**JOBS:**
A: Using the page on crimes in the UK, list the types of data sets that each monthly folder holds for every police force.
B: Pick up the page on crimes in the UK right after its final sentence and keep writing it.

**TEXT PROVIDED:**

Week 01 (W46 Nov16) Crimes in the UK - Rostlab/DM_CS_WS_2016-17 GitHub Wiki

Week 01 (W46 Nov16) Crimes in the UK

Note: For unknown abbreviations and terms, please consider the glossary. If anything is missing, please just create an issue or write us an email and we will add it.

Content

Dataset - General Information
1. Data Organization
2. Data Description
Results
Ideas for Data Enrichment
Working Log
Plan for Next Week
Sources

Dataset - General Information

Data Organization

The dataset is structured in 70 folders. Each folder represents the crime data for a single month of the respective year, broken down by territorial police force. The data range starts from december 2010 till September 2016 . Each folder comprises the following three types of data sets for each police force:

Street-level crime
Outcome
Stop and search information

Data Description

The total size of the data is around 13.2 GB.
Format of the source files is csv.
Number of attributes:
- Street: 12
- Outcome: 10
- Stop and search: 14
- Crimes (Street joined with Outcome): 15
Number of rows:
- Street: 35,000,000
- Outcome: 17,623,000
- Stop and search: 584,000
- Crimes (Street joined with Outcome): 38,550,000

Results

This section represents descriptive statistics about each of the tables “Crimes” and “Stop and search” separately as well as information about further potential enrichment datasets. Salient properties will be highlighted with a different background colour to serve as a finding and a reference for the team in later stages of the course.

**EXTRACTED RECORDS:**
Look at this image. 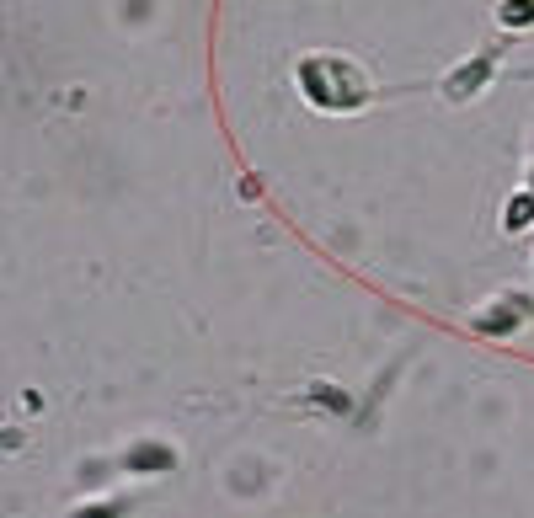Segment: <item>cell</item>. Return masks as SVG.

...

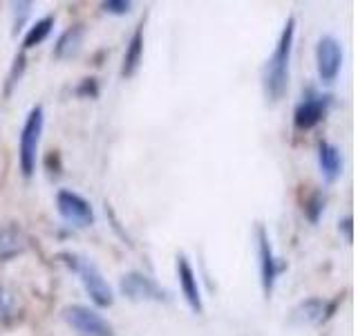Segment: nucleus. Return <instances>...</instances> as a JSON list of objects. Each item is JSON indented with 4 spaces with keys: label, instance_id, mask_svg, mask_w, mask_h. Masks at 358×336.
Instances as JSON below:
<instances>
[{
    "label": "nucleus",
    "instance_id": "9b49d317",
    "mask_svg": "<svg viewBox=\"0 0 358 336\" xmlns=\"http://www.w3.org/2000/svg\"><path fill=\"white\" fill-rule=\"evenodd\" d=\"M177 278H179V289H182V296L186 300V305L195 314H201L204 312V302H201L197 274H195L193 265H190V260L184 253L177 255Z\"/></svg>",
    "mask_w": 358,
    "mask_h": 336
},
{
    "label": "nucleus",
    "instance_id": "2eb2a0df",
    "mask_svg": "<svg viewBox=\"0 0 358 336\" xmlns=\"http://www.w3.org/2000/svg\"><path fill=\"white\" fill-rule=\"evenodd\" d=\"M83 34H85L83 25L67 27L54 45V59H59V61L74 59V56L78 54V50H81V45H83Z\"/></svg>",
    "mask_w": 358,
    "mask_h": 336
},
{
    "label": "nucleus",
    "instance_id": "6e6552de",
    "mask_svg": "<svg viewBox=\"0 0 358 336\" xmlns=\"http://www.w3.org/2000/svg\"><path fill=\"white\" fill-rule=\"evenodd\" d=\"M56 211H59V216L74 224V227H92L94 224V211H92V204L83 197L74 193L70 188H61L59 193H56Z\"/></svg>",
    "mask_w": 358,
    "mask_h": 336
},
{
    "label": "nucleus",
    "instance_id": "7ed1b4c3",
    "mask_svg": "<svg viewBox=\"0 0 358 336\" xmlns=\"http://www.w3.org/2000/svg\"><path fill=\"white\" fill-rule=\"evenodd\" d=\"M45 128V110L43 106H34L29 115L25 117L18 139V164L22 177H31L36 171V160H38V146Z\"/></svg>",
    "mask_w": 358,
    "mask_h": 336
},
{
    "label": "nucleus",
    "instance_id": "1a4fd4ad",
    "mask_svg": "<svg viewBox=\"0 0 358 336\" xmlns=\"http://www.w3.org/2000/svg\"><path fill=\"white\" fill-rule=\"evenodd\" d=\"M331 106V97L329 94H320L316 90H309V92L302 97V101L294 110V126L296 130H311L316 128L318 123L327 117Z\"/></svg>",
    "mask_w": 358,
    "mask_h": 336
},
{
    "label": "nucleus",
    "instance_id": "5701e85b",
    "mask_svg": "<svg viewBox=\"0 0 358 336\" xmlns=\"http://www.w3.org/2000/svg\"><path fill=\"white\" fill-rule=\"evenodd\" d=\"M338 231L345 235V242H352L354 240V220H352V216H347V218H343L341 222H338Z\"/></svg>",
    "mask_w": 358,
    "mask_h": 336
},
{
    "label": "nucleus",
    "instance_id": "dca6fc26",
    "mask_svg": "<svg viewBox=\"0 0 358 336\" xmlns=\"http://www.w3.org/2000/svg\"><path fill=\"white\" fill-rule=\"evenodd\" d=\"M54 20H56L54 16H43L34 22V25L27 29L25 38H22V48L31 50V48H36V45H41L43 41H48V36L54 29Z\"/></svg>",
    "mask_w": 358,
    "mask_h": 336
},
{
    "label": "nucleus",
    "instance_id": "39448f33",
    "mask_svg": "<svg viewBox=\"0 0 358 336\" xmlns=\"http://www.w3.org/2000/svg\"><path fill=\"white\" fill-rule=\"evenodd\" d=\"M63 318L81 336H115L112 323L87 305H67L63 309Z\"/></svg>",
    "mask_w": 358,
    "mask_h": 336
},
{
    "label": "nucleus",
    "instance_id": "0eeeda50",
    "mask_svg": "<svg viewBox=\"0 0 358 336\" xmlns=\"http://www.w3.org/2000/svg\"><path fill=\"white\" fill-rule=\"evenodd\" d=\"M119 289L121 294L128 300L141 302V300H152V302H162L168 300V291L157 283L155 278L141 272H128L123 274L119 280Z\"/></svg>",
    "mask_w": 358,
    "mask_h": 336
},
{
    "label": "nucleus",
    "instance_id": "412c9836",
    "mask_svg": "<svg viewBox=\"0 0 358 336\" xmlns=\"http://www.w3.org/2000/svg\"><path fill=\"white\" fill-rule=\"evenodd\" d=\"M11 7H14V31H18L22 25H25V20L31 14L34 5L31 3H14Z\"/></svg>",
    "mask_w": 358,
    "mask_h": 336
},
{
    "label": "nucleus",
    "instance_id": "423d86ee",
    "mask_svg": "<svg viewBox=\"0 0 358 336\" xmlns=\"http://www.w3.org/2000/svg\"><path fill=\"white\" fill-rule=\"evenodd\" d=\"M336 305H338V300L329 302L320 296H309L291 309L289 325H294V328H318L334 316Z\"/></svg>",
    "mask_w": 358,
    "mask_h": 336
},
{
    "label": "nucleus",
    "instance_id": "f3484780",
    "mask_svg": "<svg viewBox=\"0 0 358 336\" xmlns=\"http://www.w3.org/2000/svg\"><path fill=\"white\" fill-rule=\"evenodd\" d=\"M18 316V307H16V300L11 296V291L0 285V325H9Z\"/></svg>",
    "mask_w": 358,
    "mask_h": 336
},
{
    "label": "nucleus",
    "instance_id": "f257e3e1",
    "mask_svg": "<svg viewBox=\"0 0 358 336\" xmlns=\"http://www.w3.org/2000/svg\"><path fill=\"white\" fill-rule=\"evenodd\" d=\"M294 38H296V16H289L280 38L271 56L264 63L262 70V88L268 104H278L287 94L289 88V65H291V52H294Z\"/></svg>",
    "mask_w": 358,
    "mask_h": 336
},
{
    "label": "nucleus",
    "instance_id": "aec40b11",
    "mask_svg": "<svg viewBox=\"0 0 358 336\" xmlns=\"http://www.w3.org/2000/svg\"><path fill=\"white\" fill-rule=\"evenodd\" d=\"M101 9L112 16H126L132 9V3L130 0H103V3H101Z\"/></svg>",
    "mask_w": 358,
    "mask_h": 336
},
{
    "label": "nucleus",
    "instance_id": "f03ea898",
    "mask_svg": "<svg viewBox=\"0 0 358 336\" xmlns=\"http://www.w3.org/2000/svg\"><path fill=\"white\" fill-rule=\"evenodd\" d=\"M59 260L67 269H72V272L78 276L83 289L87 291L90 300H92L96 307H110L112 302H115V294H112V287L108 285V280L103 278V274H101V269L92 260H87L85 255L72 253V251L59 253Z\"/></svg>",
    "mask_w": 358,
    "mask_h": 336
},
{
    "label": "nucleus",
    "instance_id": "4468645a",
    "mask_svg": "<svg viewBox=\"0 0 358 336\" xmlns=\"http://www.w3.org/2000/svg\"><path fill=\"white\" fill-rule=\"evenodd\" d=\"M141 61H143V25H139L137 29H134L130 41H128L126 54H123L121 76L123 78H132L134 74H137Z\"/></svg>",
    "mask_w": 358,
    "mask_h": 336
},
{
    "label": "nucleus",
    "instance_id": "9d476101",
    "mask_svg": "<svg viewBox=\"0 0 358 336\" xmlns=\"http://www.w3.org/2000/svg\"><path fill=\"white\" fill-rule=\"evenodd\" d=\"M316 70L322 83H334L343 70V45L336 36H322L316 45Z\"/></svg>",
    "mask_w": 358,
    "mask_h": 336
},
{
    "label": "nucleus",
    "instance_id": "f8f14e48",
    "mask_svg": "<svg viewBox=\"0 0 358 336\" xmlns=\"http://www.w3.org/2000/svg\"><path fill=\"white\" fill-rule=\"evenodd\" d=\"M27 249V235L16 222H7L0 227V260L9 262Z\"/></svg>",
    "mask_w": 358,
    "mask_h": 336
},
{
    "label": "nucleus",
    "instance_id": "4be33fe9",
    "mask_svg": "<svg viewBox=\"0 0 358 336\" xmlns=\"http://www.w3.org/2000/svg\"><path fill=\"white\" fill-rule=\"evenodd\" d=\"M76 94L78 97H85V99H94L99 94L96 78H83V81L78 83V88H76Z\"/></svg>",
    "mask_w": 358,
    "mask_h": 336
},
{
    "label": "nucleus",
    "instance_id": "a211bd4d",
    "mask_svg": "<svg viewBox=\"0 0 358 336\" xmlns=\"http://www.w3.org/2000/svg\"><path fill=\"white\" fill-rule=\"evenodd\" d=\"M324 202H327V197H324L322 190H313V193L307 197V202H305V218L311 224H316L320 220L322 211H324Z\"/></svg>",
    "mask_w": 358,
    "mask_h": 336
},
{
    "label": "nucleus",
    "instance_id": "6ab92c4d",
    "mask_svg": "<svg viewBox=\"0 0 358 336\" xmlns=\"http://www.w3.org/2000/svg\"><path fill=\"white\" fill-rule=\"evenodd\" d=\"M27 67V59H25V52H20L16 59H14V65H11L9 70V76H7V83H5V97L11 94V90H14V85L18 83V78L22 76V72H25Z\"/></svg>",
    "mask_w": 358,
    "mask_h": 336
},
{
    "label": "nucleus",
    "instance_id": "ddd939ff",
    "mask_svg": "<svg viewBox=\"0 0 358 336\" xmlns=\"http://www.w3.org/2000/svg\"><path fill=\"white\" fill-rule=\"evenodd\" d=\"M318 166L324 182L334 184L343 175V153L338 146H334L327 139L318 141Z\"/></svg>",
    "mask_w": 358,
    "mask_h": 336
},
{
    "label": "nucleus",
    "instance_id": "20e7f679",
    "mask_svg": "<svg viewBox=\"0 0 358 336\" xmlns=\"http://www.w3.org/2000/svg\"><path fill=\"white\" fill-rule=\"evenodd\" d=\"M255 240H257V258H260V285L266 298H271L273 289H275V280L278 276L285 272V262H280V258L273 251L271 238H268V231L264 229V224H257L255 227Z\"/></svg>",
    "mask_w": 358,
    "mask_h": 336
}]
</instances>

**RESULTS OF THE TASKS:**
A: Street-level crime, Outcome, and Stop and search information.

B:
Data Quality with Respect to Outcome

Crimes without outcome type: 20,765,000 (53.87%)
Street without last_outcome_category: 18,535,000 (52.96%)
S&S without outcome: 17,000 (3.07%)

Crimes (Join of Outcome and streets)

Frequency per outcome type

Crime type ~ Frequency

Month ~ Frequency

Week day ~ Frequency

Countie ~ Frequency in percent

![Crimes with outcome] (https://github.com/chaoran-chen/data-mining-lab-ws1617-crimes-in-uk/blob/master/wiki/week-01/images/2016_09_drugs_robbery_violence.png)

Stop and search

Age range ~ frequency in percent

Gender ~ frequency in percent

Self defined ethnicity ~ frequency in percent

Ideas for Data Enrichment

Neighborhood statistics using LSOAs: Lower Layer Super Output Areas (LSOA) is code given by the office of national statistics to represent a wide range of geographical areas in the UK. It is used for reporting of small area statistics. One LSOA is around 4 - 6 output area siwh a population of around 1500. This website provides the following statistics about LSOAs:
- Education attainment, enrolment to higher education, number of students
- Health and care
- People and Society: Income and lifestyle
- Work deprivation
- ...
Points of Interest: The following website [3] provides datasets with different POIs in the UK like:
- ATM
- Attraction
- Bank
- Entertainment
- Food & Drink
- Holiday parks
- Transport
- …
Weather data: A possible attribute to be considered would be the weather on the day of the crime. Here are some links to potential apis and data for historical weather reports[4]

Working Log

This section provides detailed information about the activities and tasks the team achieved this week in terms of our followed approach, faced challenges, implementation details, and justification for our decisions.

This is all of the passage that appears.